Excerpts from a spatial reasoning dataset
'''
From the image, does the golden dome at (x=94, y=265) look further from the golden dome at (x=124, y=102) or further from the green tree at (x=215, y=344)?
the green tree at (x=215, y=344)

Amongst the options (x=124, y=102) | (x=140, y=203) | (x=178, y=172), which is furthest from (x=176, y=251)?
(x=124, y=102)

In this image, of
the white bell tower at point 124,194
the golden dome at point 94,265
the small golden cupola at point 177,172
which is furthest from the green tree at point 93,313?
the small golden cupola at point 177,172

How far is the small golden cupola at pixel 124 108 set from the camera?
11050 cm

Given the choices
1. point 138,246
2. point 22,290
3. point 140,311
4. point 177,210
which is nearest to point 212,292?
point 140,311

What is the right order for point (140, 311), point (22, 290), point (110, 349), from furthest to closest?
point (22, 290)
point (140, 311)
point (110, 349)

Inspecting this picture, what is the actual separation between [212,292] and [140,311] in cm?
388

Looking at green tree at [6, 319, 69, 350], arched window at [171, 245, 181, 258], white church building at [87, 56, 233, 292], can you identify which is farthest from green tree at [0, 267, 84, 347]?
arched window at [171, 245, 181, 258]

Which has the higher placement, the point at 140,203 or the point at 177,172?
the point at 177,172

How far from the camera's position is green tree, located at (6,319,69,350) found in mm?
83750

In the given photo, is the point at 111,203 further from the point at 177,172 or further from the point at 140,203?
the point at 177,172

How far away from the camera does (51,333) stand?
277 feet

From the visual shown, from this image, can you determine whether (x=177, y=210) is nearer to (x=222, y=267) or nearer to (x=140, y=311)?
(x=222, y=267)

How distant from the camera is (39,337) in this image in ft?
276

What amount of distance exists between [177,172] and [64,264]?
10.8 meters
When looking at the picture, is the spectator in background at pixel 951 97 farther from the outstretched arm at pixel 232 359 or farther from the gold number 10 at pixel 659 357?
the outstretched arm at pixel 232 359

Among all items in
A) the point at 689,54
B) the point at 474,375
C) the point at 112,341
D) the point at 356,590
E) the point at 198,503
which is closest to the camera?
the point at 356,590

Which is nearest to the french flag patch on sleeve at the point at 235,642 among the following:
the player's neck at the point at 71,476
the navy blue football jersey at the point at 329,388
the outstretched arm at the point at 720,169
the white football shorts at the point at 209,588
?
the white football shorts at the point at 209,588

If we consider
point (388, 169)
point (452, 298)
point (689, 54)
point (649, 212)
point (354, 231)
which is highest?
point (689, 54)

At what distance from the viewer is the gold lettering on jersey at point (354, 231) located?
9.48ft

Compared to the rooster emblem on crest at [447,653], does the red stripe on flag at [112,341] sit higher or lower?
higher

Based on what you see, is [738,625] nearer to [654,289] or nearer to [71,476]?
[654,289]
'''
Aim :: Copy all of the data above word for word, keeping every line in its original order.

Written answer ::
From the image, does the golden dome at (x=94, y=265) look further from the golden dome at (x=124, y=102) or further from the green tree at (x=215, y=344)?
the green tree at (x=215, y=344)

Amongst the options (x=124, y=102) | (x=140, y=203) | (x=178, y=172), which is furthest from (x=176, y=251)?
(x=124, y=102)

In this image, of
the white bell tower at point 124,194
the golden dome at point 94,265
the small golden cupola at point 177,172
which is furthest from the green tree at point 93,313?
the small golden cupola at point 177,172

How far is the small golden cupola at pixel 124 108 set from the camera?
11050 cm

Given the choices
1. point 138,246
2. point 22,290
3. point 140,311
4. point 177,210
which is nearest to point 212,292?
point 140,311

What is the right order for point (140, 311), point (22, 290), point (110, 349), from furthest to closest?
point (22, 290)
point (140, 311)
point (110, 349)

Inspecting this picture, what is the actual separation between [212,292] and [140,311] in cm?
388

Looking at green tree at [6, 319, 69, 350], arched window at [171, 245, 181, 258], white church building at [87, 56, 233, 292], can you identify which is farthest from green tree at [0, 267, 84, 347]?
arched window at [171, 245, 181, 258]

Which has the higher placement, the point at 140,203 or the point at 177,172?
the point at 177,172

How far from the camera's position is green tree, located at (6,319,69,350) found in mm?
83750

In the given photo, is the point at 111,203 further from the point at 177,172 or further from the point at 140,203?
the point at 177,172

How far away from the camera does (51,333) stand?
277 feet

From the visual shown, from this image, can you determine whether (x=177, y=210) is nearer to (x=222, y=267) or nearer to (x=140, y=311)?
(x=222, y=267)

How distant from the camera is (39,337) in this image in ft?
276

What amount of distance exists between [177,172] and [64,264]?
10.8 meters
When looking at the picture, is the spectator in background at pixel 951 97 farther from the outstretched arm at pixel 232 359 or farther from the gold number 10 at pixel 659 357?
the outstretched arm at pixel 232 359

Among all items in
A) the point at 689,54
B) the point at 474,375
C) the point at 112,341
D) the point at 356,590
E) the point at 198,503
which is closest to the camera?
the point at 356,590

Which is nearest to the french flag patch on sleeve at the point at 235,642 among the following:
the player's neck at the point at 71,476
the navy blue football jersey at the point at 329,388
the outstretched arm at the point at 720,169
the white football shorts at the point at 209,588
?
the white football shorts at the point at 209,588

If we consider
point (388, 169)
point (452, 298)
point (689, 54)
point (649, 212)
point (354, 231)
which is highest?
point (689, 54)

At what distance from the viewer is the gold lettering on jersey at point (354, 231) located?
9.48ft

Compared to the rooster emblem on crest at [447,653], does the red stripe on flag at [112,341] sit higher or lower?
higher

Based on what you see, is [738,625] nearer to [654,289] or nearer to [71,476]?
[654,289]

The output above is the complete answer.